28 октября
Сегодня снова происходил тот самый разговор, который доводит меня до белого каления. Марина не успокоится, пока не вырвет кусок того, что, по её мнению, ей завидуют. И опять: «Почему Вадим получает дом, а мне — смотрительская будка в саду?»
Села в кресло, злость вспыхнула, как варенье на огне — обрызгала и себя, и старую глиняную стену. Когда она сердится, то краснеет не по-женски — пятнами, будто от пыли на фабрике. Хлопнула дверью ванной, где Полина копалась с резиновой игрушкой.
«Первый взнос! Ты хоть числа в рублях считаешь? Вадиму — целый дом, а мне — один раз в неделю автобус до рынка за покупками?»
Я молчал, уставившись на пирамиду из женских ювелирных коробок, которые она утащила с многоэтажки в нашем районе. Вадим написал мне прошлой ночью, что уже подобрал кредитные ставки. «Пап, всё в три раза дешевле, чем в московских банках!»
Полина стояла в дверях, держа Петю по русски — криво, с косым шрамом на ухе. Какой-то бывший милиционер, уволенный за воровство… или так было в народной сказке. Или это был я? Я ведь не смог даже обучить сына читать свитки православных молитв. Только Марину отправил в художественный колледж — в надежде, что от неё останется хоть душа.
«Ты ведь знал, папа. Сто лет прошло, а традиции — как старые терема. Всегда христосовали сынов, оставляя им дом на княжьем холме. Помнишь, как дед рассказывал про матушку Ольгу, которая сгорела в коммунальной квартире в Твери?»
Она схватила сумку — ту, где Пётр лежит в переплётах советских романов. Покинула комнату, горя душой, даже не взглянув на свои руки, всё ещё запятнанные угарным запахом крема на руинах старинного особняка.
Ночью Вадим прибыл с семьёй, запахло русской эстетикой: борщом, подвальной тишиной, и хохотом трёх детей, которые сейчас ищут ответ в зеркалах дедушкиного времени. Елена, жена моего сына, уже занялась ремонтом. Всё как должно быть — перестановки, смена стиля, комбинированные стены, молодёжный трен.
И всё-таки… Я думаю о Марине. Она меня не уважает — видит в глазах, что я её обесцениваю, как старую мозаику в храме. Но я не могу просто разбить традицию на кварталах, как разваливаю улицы в саду у себя во дворе. Это не из-за денег, а из-за страха. Страха быть неправедным в глазах потомков.
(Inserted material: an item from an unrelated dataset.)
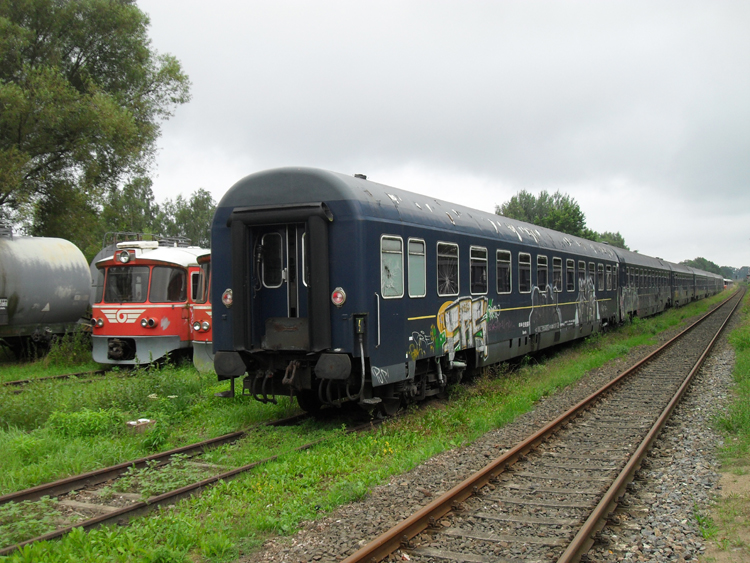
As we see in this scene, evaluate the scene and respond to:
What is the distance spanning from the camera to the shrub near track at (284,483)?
4.83m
Вчера Полина клянчил пончик, а я открыл балкон, что-то вспоминая о том, как я делал ужин для Маринки в день её свадьбы. Подарил ей медальон с резьбой, но она так и не осталась. С тех пор прошло много воды, но душа всё ещё в моём старом особняке, где когда-то Пётр бегал с котятами, вызывая лай пожилых собак из соседних домов.
И вот я снова питаю беда.
Скрипят половицы, будто оценивают меня: я бросил свою дочь в пучину, думая, что всё для неё сделаю. Но как же можно дать дом одному, забирая надежду у другой? Любовь ведь не в квадратных метрах, не в рублях, а в каждом ударе сердца.
Сегодня Марина уехала, оставив Полину в моём доме. Красная лампочка в телефоне мигает — она уезжает, клянётся в другой жизни. И тут я понял: дом — это не только стены. Это не только бумажная дарственная. Это — дух. Наш дух, наша боль, наша любовь, наша история.
И если не сохраню её, если не поделюсь с Мариной… То превращусь в холодный камень, в пустые окна. И больше не увижу, как Полина играет в ковре под ногами, как Вадим строит башню из игрушек для Нины и Кирилла, как Елена варит репу для ужина.
Сегодня впервые вспомнил Елену-мать. Она не писала мне писем, не делала разговоров о справедливости. Просто делала пироги, заботилась, и в её глазах не было ни крови, ни зависти.
Семья — это когда ты готов разбить свою жизнь, пойти против традиций, переписать свою собственную историю. Чтобы все дети, все разные, но по-своему любимые.
Сделаю всё, чтобы Марине не уйти. Пойду к жене, скажу, что дом продам и… Всё будет по-другому. Не потому, что я изменил порядок, а потому, что научился жить действительно по-русски — вместе.
Сегодня понял: стены — это не любовь. А люди, которые их делают теплыми, — это.